The Japanese currency is back in the spotlight. We look at the yen’s recent volatility and share our perspectives on its trajectory over a medium-to-long-term view.

Senior Portfolio Manager

The Japanese yen has been on a rollercoaster of late – weakening to levels not seen in over three decades against the US dollar, and then bouncing back with force. A more dovish than expected Bank of Japan (BoJ) meeting on April 25 sent the yen up sharply to 160 versus the US dollar. This was followed by an abrupt fall after what appears to be two instances of currency intervention directed by the Ministry of Finance (MoF). The first intervention occurred overnight on April 29 (EST) and again just after the New York market close on May 1. Looking forward, we see ample upside for the yen, with limited downside. However, the timing of gains will be driven by movements of the Federal Reserve (Fed) and will likely take time.

Outlook on the Yen

Our view on the yen has not changed. We expect global interest rates, particularly US interest rates, to be the primary driver of the yen. Because we believe that US disinflation will resume and US growth will slow back to and slightly below trend, we see a rally in the yen of around 20% over the next two to three years versus the US dollar (a fall in the US dollar/Japanese yen (USD/JPY) exchange rate). This move is consistent with a compression in US dollar/Japanese yen interest rate carry of 200-250 basis points and would take the USD/JPY exchange rate down to a level of 125-130 from its current level of 153. We expect Fed rate cuts to deliver 1.5-2.0% of that carry compression and BoJ rate hikes to account for an additional 0.5% between now and mid-2026. A hard landing in the US would send US rates and USD/JPY even lower (yen higher).

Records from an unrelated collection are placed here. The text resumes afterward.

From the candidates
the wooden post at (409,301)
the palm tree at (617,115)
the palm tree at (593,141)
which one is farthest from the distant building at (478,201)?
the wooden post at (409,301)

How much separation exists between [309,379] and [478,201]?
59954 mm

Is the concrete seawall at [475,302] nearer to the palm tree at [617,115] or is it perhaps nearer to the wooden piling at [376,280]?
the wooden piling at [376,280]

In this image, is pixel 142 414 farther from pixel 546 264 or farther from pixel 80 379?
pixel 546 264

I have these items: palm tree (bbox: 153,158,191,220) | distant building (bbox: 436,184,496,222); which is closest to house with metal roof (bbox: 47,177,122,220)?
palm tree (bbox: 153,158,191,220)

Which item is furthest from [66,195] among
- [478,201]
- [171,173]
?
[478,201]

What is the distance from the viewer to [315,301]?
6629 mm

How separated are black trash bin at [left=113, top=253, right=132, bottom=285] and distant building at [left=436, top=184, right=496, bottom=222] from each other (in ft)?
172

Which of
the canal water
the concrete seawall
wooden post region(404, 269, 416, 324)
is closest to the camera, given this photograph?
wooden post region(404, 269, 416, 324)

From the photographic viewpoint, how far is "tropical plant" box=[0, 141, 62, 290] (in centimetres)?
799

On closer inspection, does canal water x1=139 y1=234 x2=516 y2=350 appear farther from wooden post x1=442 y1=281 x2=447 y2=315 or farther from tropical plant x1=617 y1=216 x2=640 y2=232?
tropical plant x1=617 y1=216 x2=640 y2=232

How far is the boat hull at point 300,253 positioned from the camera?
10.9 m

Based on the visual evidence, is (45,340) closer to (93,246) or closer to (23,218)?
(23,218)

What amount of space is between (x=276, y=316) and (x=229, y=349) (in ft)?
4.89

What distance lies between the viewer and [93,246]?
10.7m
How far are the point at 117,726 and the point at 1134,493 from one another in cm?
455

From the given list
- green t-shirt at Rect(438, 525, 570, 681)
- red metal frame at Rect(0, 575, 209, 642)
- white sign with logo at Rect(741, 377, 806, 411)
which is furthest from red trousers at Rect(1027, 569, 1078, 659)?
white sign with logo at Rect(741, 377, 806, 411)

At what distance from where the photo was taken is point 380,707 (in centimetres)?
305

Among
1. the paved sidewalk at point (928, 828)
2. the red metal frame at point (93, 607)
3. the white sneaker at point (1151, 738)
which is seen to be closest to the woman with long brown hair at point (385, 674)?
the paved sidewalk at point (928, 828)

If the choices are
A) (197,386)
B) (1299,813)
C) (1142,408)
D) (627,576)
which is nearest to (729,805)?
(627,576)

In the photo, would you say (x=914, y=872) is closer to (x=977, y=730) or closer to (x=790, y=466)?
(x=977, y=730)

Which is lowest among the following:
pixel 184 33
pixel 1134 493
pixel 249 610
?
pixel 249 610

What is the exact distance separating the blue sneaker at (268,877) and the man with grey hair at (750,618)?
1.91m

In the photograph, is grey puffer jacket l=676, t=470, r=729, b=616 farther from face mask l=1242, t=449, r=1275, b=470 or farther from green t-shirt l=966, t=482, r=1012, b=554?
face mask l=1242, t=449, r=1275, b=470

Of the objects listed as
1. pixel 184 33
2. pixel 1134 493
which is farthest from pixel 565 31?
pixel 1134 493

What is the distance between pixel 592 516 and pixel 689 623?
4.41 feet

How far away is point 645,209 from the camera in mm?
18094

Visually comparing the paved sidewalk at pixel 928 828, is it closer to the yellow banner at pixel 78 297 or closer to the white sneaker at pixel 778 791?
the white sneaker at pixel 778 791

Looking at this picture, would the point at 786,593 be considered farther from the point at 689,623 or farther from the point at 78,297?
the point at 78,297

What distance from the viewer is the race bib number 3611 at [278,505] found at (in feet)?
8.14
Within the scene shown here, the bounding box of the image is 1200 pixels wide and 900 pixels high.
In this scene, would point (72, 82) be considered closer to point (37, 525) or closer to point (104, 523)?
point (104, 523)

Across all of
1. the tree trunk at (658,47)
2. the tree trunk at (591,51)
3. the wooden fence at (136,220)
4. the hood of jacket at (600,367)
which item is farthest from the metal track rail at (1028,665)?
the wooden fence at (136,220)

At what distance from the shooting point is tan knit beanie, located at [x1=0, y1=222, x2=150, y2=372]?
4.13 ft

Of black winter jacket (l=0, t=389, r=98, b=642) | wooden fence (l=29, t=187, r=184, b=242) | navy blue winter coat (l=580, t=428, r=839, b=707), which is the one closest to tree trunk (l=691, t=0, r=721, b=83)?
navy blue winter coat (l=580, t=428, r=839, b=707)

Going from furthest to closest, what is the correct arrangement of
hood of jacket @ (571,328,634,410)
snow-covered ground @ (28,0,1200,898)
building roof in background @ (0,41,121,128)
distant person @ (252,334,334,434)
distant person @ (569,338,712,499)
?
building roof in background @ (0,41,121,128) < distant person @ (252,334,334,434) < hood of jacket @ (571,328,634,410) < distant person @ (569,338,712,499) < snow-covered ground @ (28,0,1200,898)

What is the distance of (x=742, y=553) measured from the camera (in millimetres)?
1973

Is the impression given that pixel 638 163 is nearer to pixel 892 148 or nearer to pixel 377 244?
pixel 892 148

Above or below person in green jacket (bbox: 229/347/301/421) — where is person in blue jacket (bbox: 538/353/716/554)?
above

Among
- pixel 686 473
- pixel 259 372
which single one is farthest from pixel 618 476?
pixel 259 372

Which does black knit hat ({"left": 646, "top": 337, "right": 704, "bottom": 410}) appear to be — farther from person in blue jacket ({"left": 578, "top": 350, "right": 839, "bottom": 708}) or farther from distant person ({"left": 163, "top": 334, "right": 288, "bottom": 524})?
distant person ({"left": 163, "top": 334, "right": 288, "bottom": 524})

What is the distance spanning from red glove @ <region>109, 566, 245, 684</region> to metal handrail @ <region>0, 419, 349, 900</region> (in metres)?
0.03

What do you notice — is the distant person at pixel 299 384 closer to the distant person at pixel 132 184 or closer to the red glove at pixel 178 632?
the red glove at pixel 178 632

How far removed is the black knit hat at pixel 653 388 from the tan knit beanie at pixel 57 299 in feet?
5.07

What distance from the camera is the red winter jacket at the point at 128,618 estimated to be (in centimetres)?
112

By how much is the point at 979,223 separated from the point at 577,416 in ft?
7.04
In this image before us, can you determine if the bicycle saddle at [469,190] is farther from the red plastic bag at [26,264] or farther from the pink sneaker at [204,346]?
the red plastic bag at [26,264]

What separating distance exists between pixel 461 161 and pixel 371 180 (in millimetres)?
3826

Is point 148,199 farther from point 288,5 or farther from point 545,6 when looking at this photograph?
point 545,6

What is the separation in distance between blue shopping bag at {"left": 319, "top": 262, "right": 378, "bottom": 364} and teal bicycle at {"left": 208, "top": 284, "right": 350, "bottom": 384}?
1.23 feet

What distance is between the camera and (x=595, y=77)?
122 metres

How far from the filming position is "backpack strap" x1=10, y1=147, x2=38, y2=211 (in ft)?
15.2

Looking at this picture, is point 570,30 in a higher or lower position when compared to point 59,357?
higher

The recent strength in US inflation and growth make the timing of Fed rate cuts and sustained yen appreciation highly uncertain. So long as US growth and inflation keep the Fed on the sideline, we expect the yen to remain weak and weaken further if US yields break to new highs. However, we think further yen weakness will be limited for three key reasons.

  1. Excessive rally. USD/JPY’s rally to 160 last Monday was excessive relative to current yield differentials.
  2. Intervention propels volatility. Yen intervention directly interrupts further downside and increases volatility, making speculative shorts less appealing. It is common to lament the futility of currency intervention, but in this case we believe it will be largely successful because a) the yen is historically cheap relative to long run fair value, b) the yen is fair to cheap against current interest rate differentials, and c) investors are already quite short the currency.
  3. Yields peaking. We believe US yields are nearing a high. Fed Chairman Powell stressed that policy rate hikes are unlikely even if inflation remains above target – instead, they are likely to simply hold at current levels and wait. At the same time, sustaining the recent string of upside surprises in US inflation and employment appears unlikely as expectations reset higher and data such as the pick-up in part-time employment, weak National Federation of Independent Business (NFIB) small business hiring intentions, and the low Job Openings and Labor Turnover Survey (JOLTS) quit rate all suggest better balance to fuel a return to disinflation.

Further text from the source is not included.